In 1999 you would be telling us to load up on dot com stocks because the growth potential was unlimited and in spring 2008 telling us to load up on real estate because it will always outperform stocks.
The "market" madness is driven by what may very well be temporary condition in the television markets. Did you pay any attention to the vaunted Pac-12 Network? In most markets it isn't a channel on the TV, it will be part of the "on-demand" programming of TV service providers. They've already made the first leap in dealing with the next problem facing the TV industry, cord cutters. They are putting the programming on to prevent people from dumping their cable company to get internet video.
Are you familiar with the Horizon League TV network? It is an internet based network the very thing Pac-12 is trying to avoid.
Netflix has started buying original content. They are building an online subscriber based network.

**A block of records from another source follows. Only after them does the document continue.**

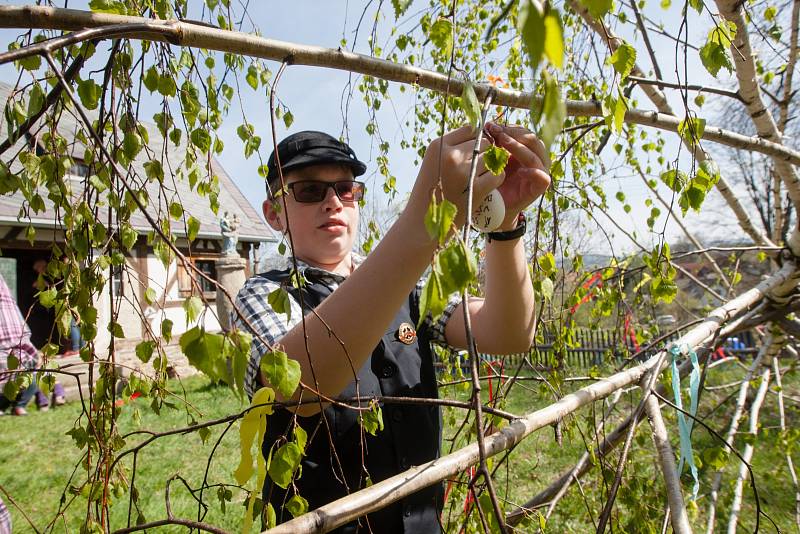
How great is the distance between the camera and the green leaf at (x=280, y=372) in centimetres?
67

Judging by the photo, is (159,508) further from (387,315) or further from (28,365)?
(387,315)

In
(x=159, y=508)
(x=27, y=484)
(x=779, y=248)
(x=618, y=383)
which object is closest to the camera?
(x=618, y=383)

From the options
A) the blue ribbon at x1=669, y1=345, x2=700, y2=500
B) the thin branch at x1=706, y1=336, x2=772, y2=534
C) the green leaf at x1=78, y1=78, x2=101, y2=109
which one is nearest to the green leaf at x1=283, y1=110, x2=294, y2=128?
the green leaf at x1=78, y1=78, x2=101, y2=109

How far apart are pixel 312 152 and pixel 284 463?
40.1 inches

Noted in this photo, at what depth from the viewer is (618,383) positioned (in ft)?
4.07

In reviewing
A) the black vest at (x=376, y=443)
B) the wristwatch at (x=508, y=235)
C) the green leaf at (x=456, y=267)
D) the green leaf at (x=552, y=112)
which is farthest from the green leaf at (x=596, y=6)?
the black vest at (x=376, y=443)

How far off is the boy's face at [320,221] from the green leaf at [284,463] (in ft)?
2.75

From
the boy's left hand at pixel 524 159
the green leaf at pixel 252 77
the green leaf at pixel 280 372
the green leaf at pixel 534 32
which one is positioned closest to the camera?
the green leaf at pixel 534 32

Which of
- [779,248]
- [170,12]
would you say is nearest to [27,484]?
[170,12]

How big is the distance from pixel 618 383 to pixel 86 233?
4.81 feet

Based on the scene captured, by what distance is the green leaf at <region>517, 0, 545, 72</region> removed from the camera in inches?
12.6

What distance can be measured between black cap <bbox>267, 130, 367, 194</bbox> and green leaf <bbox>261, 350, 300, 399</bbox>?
0.91m

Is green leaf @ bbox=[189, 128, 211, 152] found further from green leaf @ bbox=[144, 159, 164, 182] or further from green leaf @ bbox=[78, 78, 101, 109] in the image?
green leaf @ bbox=[78, 78, 101, 109]

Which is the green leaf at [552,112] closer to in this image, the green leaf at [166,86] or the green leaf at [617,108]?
the green leaf at [617,108]
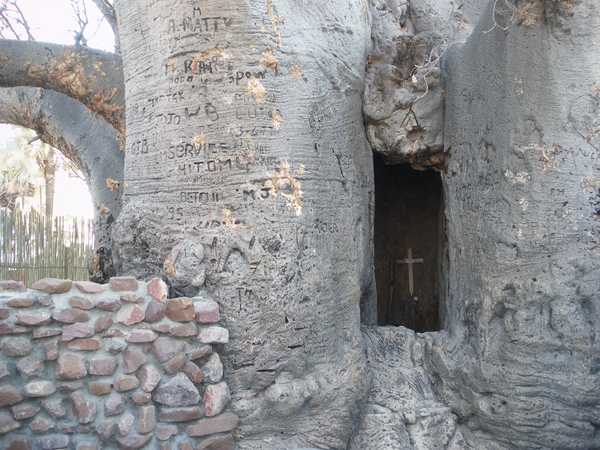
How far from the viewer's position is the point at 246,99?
3.49 metres

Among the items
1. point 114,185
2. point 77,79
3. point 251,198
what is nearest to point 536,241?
point 251,198

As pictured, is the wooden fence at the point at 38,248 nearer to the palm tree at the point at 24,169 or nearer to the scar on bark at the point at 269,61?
the scar on bark at the point at 269,61

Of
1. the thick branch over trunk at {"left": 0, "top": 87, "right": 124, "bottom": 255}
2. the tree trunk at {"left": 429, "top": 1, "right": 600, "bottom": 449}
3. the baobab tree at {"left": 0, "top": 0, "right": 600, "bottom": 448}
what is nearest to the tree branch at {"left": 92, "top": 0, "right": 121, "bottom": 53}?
the thick branch over trunk at {"left": 0, "top": 87, "right": 124, "bottom": 255}

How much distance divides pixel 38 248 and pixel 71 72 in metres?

ESPN3 is a money loser but they are investing huge in it because they see the direction we are headed, into a world where fewer and fewer people subscribe to cable or satellite. Congress continues to toy with the idea of requiring cable and satellite to offer ala carte programming. Industry experts estimate that if ala carte passes, ESPN will have to charge $20 to $30 a month to be viable. That's why they are trying to get in the internet arena, ESPN3 is offered on a per subscriber fee. They want to preserve the model knowing that while some people will fork out $25 a month to get ESPN, many will only do it during the season of their favorite sport and others will opt for a lower quality picture on ESPN3 that is included in their internet package.
Apple is venturing into the pay delivery of video and Google is experimenting with live content via YouTube.
In 15 years when these mega deals start expiring we may already be in an environment where sports are much more a subscriber based product. We may be in an environment where advertisers no longer believe a 30 second untargeted commercial carries much value and advertising has moved away from conventional television and is instead built around internet and mobile platforms on social networks. Google, Facebook and Twitter have the capability to track you when not on their sites and eventually will be able to highly target ads. Assuming that the 30 second TV model of advertising is the top is foolish and ignores history and current trends.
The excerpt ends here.